TASKS TO PERFORM:
a) According to the passage on the ballet "Swimmer," on what date did the work have its world premiere at San Francisco Ballet?
b) Render this sentence from the passage on the ballet "Swimmer" in Spanish: "The ballet is set to an original score by Shinji Eshima that ingeniously incorporates four recorded songs by Tom Waits."
### TEXT SEGMENT
San Francisco Ballet, World Premiere
2015 and 2016
“Swimmer” was a new ballet by Yuri Possokhov that had its world premiere at San Francisco Ballet on April 10th 2015. Yuri’s creative imagination is expansive, and for this work, his vision included animation. As the Video Designer, he asked me to incorporate a wide range of references from American culture of the 1950’s-60’s that were meaningful to him, and that he had integrated into the narrative of his ballet which is based on John Cheever’s short story, “The Swimmer”. The references included the movies “Gentlemen Prefer Blonds” and “The Graduate”, Nabokov’s book, “Lolita”, the Edward Hopper painting, “Nighthawks”, JD Salingers book, “The Catcher in the Rye” and Jack London’s book “Martin’s Eden”. The ballet is set to an original score by Shinji Eshima that ingeniously incorporates four recorded songs by Tom Waits.
######
### DATA LINES
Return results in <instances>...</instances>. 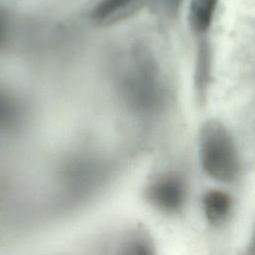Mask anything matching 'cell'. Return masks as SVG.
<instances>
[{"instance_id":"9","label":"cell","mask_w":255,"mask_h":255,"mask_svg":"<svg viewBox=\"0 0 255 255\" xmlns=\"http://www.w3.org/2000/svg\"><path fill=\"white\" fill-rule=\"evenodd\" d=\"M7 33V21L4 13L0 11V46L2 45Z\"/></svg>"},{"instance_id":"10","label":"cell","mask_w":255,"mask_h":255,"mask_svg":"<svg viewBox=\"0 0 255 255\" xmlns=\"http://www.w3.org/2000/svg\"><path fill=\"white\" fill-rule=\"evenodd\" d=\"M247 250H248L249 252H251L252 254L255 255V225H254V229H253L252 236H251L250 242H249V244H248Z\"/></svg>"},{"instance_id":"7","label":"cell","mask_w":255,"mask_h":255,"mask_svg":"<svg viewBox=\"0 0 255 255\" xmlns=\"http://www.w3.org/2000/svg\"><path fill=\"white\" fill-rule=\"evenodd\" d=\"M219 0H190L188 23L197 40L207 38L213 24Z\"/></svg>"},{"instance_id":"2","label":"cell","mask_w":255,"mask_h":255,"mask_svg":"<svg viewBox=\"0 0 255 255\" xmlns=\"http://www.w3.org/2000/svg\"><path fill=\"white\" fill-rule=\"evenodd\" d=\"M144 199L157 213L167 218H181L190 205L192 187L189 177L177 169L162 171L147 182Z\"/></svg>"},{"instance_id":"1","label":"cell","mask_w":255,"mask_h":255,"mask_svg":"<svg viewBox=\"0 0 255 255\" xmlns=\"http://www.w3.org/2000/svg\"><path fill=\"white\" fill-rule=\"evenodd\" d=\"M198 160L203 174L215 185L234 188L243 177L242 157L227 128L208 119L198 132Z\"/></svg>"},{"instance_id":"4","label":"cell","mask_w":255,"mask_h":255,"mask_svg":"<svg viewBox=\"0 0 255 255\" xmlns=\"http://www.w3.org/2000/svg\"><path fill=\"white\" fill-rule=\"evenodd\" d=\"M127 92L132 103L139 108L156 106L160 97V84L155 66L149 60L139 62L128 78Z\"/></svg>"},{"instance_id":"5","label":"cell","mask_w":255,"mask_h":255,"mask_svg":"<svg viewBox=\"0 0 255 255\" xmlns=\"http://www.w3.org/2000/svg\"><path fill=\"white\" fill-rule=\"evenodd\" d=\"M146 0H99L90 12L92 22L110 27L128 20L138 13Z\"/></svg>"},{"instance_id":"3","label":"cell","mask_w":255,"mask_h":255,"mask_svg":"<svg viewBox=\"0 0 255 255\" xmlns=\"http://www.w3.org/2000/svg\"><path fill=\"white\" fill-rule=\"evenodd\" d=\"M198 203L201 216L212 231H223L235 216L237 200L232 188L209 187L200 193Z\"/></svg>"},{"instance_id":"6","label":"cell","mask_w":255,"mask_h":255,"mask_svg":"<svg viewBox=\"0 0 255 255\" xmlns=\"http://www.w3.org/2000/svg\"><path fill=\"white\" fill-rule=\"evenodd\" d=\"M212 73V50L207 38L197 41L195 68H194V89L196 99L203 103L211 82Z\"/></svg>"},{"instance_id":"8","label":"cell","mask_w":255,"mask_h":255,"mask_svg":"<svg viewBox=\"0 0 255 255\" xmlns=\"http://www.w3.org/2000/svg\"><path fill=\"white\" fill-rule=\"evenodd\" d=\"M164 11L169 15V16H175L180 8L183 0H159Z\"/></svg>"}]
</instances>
######
### DATA LINES
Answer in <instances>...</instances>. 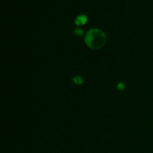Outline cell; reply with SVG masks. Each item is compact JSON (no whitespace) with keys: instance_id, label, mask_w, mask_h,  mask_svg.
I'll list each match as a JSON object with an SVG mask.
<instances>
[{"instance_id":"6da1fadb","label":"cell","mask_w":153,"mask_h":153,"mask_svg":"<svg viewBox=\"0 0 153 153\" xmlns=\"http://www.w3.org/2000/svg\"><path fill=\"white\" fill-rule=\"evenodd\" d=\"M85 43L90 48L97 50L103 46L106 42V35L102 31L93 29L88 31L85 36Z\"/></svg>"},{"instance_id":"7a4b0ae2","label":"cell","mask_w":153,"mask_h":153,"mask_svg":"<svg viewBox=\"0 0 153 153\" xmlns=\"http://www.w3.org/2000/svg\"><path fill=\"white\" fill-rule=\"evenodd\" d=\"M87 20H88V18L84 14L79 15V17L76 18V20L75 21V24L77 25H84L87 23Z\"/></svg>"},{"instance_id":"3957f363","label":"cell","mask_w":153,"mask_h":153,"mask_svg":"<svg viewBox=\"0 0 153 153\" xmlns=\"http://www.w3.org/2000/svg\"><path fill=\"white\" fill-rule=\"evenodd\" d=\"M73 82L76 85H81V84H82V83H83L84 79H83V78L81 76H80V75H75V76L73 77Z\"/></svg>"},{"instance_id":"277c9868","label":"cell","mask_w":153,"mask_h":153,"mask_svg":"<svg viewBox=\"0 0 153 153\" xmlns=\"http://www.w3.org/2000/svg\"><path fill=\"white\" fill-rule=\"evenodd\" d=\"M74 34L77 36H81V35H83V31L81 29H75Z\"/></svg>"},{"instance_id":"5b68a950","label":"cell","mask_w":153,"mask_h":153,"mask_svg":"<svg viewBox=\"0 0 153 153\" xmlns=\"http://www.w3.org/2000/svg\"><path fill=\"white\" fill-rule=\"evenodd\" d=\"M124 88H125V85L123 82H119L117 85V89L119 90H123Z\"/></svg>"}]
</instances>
######
PER-TASK OUTPUTS:
a) April 10th 2015

b) El ballet está montado sobre una partitura original de Shinji Eshima que incorpora ingeniosamente cuatro canciones grabadas de Tom Waits.